We all relaxed a bit and admired the baby, and I was grateful that I had not removed my fleecy bathrobe during labor as someone had suggested; I felt very cozy and glowing. Alex was thrilled to meet his baby brother and didn’t seem to mind that he had not caught the baby as he originally planned, but he was determined to cut the umbilical cord. It was much thicker than he expected, and slippery; he told the midwives it looked “just like cooked fusilli pasta!” He said cutting it was like cutting a tough rubber band, and his dad helped him finish the job. Laughing with my family seemed to bring on another contraction, and I was reminded that I still had to birth the placenta. I handed off the baby and with a couple of gentle pushes the placenta slipped out, too, somehow larger and grayer than I had expected. (Michelle explained later that it looked gray because the amniotic sac was wrapped around it.) The midwives seemed satisfied that it had come out in one piece, and I was given the ok to get up and crawl into bed.

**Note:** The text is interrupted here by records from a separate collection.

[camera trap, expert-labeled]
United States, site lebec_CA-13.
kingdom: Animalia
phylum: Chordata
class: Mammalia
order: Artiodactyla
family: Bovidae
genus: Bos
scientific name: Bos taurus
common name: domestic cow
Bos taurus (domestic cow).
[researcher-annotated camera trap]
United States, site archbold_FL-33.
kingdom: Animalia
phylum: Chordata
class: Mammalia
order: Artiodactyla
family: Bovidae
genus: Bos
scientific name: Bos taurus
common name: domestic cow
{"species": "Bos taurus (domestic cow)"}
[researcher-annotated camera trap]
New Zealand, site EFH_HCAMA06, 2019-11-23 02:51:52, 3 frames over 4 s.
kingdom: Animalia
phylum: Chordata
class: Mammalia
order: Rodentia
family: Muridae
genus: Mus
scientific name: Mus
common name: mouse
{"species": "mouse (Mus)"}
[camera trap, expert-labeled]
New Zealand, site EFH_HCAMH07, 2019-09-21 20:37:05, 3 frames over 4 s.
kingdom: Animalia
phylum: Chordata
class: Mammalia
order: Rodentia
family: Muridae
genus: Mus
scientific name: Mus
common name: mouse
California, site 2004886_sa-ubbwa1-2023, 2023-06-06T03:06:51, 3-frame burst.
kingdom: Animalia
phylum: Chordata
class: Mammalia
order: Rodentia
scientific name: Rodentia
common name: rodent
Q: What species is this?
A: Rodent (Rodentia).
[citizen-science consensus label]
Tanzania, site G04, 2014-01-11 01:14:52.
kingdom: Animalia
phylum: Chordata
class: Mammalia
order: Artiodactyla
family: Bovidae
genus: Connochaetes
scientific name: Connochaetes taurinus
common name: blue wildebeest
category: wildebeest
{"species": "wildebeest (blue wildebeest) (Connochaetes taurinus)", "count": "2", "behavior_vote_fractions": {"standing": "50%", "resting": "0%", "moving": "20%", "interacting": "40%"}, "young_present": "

Perhaps one of the best parts about delivering at home came after the actual birth, as I was able to lie in my own bed and nurse the baby while everyone else bustled around, cleaning up. Alex was too excited for sleep, so his dad brought him downstairs to watch a video, and Mom appeared with a tea tray for the midwives and me. The baby and I alternately nursed and dozed until Michelle came back for our physical, around 4am or so. The baby weighed in at 6 pounds, 14 ounces – exactly the same weight as his older brother! – but was 2 inches longer, at 21 inches. I loved that he had his first check-up lying on a towel at the foot of the bed.
I was startled to find that I still had lingering contractions, and that they were more painful than I expected. Nothing like labor, but then again, nothing like menstrual cramps, either. Michelle explained that this was the uterus contracting back into shape, and that I could expect this to go on for some time. On the other hand, she also said that now I could take a double dose of Motrin, which was music to my ears! The final high note came when Michelle and Ellen examined me to see what damage the birth had wrought, and reported to my amazement that I’d had no tearing at all. Michelle said there was the tiniest bit of broken skin next to the scar tissue that was left from my previous episiotomy (which had taken 14 stitches to close up, when my first son was born), but that it wasn’t enough to get a stitch into, and in fact wasn’t even bleeding! I don’t believe I have ever felt so whole, or satisfied, or proud as I did in that moment. It had all gone so unbelievably well, and my birth journey was complete.